Only a number is expected here: the count of lines in this data where "deer" occurs.

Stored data
+-------+
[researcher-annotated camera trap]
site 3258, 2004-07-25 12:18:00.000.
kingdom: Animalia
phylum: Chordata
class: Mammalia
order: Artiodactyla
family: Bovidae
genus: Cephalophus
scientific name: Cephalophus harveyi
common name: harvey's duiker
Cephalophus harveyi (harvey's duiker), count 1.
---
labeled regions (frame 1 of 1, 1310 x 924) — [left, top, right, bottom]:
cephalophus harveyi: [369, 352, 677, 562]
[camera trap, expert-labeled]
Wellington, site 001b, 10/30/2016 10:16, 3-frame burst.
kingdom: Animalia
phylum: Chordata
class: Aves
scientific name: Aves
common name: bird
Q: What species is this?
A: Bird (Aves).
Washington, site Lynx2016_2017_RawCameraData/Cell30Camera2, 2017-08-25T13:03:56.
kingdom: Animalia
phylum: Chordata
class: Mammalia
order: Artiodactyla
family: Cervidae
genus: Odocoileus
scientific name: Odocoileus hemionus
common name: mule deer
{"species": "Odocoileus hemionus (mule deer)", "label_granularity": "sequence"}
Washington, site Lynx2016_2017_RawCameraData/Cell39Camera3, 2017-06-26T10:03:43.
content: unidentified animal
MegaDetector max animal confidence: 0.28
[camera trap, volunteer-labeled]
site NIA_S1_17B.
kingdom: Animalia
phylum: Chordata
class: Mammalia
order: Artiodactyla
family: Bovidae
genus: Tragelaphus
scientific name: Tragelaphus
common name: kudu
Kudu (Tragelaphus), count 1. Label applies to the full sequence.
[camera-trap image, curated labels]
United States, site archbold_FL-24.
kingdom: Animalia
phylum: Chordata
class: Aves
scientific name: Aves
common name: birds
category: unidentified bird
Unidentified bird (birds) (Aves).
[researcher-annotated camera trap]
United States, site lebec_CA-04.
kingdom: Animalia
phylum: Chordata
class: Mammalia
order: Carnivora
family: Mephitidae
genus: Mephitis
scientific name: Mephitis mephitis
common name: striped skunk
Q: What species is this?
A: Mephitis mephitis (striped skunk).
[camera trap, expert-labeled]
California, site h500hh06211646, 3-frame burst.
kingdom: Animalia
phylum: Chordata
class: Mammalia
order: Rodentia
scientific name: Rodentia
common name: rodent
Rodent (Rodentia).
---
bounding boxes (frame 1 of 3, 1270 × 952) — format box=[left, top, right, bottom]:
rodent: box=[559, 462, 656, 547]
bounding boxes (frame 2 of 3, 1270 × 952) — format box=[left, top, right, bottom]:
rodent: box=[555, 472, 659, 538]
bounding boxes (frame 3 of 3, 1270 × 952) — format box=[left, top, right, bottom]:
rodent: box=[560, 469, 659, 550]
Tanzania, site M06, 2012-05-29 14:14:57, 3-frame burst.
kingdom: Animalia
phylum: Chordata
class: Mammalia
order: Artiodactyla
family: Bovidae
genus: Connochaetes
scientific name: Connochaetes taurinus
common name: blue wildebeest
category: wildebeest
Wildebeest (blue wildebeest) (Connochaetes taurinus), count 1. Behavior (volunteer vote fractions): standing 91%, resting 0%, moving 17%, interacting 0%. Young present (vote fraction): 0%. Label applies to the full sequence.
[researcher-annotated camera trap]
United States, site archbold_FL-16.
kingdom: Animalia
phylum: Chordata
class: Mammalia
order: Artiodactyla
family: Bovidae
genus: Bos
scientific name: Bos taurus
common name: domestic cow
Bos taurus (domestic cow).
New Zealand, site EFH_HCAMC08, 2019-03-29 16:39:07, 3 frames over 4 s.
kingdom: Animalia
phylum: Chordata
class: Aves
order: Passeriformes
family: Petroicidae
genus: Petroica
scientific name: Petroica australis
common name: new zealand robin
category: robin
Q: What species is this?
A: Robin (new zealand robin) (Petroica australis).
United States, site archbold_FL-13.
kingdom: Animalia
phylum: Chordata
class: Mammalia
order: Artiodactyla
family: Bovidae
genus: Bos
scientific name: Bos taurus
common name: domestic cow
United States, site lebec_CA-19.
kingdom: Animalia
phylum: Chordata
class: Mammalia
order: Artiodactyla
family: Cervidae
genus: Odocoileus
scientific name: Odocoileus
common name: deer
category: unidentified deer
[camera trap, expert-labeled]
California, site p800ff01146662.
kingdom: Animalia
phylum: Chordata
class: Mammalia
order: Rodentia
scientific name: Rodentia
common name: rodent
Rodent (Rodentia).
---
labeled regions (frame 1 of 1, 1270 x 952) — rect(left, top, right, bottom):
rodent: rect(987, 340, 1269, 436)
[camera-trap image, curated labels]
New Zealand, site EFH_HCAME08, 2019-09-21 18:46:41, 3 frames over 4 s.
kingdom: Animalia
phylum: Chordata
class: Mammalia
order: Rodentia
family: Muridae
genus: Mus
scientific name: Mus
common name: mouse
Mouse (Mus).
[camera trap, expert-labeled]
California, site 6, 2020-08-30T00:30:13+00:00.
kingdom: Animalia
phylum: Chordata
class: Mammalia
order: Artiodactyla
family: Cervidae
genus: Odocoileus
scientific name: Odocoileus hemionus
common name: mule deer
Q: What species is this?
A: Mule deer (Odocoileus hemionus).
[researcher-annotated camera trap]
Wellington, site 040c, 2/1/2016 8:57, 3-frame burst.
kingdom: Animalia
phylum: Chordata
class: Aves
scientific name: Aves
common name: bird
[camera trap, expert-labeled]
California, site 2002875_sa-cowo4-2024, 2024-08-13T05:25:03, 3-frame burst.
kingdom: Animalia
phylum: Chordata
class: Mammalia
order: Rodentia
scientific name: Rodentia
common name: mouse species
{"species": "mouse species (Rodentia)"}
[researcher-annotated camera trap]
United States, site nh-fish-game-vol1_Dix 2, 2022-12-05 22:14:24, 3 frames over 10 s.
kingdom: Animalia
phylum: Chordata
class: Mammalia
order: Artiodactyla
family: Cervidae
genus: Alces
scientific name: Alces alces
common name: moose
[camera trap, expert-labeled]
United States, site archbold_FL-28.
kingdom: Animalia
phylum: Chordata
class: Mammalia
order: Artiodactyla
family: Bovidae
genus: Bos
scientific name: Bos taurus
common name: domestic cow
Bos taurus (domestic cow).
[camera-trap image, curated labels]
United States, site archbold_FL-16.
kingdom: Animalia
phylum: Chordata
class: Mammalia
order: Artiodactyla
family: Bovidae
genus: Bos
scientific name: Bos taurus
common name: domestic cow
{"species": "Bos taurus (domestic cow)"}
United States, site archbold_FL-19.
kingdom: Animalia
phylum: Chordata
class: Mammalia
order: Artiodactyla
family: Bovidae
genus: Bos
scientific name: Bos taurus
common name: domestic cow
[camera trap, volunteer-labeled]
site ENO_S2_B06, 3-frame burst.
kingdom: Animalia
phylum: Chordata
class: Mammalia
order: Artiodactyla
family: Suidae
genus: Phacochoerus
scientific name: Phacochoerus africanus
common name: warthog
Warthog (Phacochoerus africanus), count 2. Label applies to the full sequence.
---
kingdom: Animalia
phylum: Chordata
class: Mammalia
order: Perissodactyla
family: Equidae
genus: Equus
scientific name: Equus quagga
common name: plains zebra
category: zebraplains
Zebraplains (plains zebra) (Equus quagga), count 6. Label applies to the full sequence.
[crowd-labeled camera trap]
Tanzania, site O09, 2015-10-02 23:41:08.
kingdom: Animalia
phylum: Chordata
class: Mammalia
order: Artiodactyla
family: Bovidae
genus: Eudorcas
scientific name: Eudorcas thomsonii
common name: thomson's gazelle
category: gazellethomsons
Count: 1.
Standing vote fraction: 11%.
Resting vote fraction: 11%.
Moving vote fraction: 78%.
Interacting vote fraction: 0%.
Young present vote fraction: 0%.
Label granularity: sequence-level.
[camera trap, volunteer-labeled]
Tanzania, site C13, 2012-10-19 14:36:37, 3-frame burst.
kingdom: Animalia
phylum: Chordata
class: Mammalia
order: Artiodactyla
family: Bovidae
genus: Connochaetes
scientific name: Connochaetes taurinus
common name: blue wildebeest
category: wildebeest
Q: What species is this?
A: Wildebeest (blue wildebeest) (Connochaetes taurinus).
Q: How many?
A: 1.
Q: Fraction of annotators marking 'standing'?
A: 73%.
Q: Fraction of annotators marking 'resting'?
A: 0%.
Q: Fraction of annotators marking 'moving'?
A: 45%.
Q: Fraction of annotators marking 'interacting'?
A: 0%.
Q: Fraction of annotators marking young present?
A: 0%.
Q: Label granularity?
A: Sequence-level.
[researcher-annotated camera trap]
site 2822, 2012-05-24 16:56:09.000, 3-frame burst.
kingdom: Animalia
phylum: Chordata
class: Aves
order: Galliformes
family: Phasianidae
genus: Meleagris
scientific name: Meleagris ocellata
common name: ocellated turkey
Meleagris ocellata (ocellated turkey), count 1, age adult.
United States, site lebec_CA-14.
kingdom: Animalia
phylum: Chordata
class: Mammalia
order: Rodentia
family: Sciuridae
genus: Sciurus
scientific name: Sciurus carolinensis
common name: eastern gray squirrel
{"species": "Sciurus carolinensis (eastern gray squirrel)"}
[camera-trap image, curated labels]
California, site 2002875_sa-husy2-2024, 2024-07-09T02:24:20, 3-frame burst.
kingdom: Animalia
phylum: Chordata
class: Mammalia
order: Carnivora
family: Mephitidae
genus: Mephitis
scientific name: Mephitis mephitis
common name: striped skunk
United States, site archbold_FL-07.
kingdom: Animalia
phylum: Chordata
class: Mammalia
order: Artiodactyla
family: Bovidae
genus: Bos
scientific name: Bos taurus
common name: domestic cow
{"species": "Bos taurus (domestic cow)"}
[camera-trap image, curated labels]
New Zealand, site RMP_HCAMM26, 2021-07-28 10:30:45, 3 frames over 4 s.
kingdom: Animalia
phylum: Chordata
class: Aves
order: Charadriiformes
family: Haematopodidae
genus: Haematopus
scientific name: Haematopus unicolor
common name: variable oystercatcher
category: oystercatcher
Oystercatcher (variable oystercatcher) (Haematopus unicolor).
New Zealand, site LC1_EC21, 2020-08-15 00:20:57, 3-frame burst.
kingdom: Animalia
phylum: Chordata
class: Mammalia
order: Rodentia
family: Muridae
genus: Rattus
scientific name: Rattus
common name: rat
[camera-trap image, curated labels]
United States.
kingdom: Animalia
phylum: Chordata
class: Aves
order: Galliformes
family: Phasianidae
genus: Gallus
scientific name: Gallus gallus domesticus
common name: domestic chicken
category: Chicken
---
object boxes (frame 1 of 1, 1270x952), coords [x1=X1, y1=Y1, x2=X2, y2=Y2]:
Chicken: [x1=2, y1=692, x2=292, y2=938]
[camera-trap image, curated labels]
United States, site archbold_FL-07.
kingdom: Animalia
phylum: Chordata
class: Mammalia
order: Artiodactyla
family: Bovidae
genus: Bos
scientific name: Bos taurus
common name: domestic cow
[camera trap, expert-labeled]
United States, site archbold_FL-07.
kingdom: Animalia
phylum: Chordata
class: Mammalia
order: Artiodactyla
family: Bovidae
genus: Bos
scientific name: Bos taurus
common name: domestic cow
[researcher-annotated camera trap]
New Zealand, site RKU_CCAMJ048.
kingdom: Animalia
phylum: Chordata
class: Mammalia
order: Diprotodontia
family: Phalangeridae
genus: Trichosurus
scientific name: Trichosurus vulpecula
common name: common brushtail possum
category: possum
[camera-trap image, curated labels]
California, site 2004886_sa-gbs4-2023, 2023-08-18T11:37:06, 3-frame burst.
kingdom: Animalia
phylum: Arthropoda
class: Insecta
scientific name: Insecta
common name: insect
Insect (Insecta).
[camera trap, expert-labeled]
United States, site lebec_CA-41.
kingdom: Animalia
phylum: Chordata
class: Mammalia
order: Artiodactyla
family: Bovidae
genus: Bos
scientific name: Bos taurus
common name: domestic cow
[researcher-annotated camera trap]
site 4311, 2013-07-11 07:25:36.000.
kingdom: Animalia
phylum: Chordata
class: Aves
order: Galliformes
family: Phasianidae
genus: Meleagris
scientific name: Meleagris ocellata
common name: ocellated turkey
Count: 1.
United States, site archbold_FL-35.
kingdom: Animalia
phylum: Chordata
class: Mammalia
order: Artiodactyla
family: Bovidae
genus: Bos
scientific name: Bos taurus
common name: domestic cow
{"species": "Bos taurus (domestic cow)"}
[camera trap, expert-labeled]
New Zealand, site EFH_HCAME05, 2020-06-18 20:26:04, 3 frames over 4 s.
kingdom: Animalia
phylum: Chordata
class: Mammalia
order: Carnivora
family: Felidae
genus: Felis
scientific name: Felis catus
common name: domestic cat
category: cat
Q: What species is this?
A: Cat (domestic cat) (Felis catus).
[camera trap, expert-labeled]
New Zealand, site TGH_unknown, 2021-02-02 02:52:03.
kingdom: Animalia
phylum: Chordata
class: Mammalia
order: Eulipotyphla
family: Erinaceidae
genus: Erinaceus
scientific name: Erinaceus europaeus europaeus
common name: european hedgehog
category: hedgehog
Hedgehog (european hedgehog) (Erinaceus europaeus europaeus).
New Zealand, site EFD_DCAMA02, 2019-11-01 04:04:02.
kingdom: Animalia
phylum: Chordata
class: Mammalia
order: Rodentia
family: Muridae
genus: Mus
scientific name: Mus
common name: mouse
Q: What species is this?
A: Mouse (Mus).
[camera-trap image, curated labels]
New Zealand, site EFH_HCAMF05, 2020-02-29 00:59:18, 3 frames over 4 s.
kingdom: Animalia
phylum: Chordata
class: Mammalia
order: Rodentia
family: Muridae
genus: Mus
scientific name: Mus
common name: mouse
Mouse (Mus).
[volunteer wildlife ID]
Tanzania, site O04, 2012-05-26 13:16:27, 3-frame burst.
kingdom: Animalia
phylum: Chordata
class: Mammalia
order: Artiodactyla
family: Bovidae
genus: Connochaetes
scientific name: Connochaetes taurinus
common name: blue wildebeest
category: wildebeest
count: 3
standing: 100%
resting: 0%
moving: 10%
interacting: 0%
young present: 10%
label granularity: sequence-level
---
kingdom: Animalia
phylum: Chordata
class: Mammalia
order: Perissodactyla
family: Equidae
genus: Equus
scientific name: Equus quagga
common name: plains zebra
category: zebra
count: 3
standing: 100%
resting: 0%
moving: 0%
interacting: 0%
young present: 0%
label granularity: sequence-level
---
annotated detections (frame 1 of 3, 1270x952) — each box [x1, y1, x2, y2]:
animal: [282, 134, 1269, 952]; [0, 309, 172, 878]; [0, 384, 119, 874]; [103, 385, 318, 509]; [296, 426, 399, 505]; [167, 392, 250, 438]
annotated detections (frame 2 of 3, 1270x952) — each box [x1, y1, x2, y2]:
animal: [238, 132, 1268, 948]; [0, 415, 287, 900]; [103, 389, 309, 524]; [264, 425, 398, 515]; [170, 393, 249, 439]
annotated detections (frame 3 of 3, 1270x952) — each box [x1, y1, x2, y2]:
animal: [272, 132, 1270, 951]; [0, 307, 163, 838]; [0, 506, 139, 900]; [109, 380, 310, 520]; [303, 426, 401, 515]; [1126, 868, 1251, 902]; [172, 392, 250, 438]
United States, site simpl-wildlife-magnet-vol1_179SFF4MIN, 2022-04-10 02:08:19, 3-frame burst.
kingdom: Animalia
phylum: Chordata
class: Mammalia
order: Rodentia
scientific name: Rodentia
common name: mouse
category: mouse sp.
+-------+
▶ [RESPONSE BELOW] 6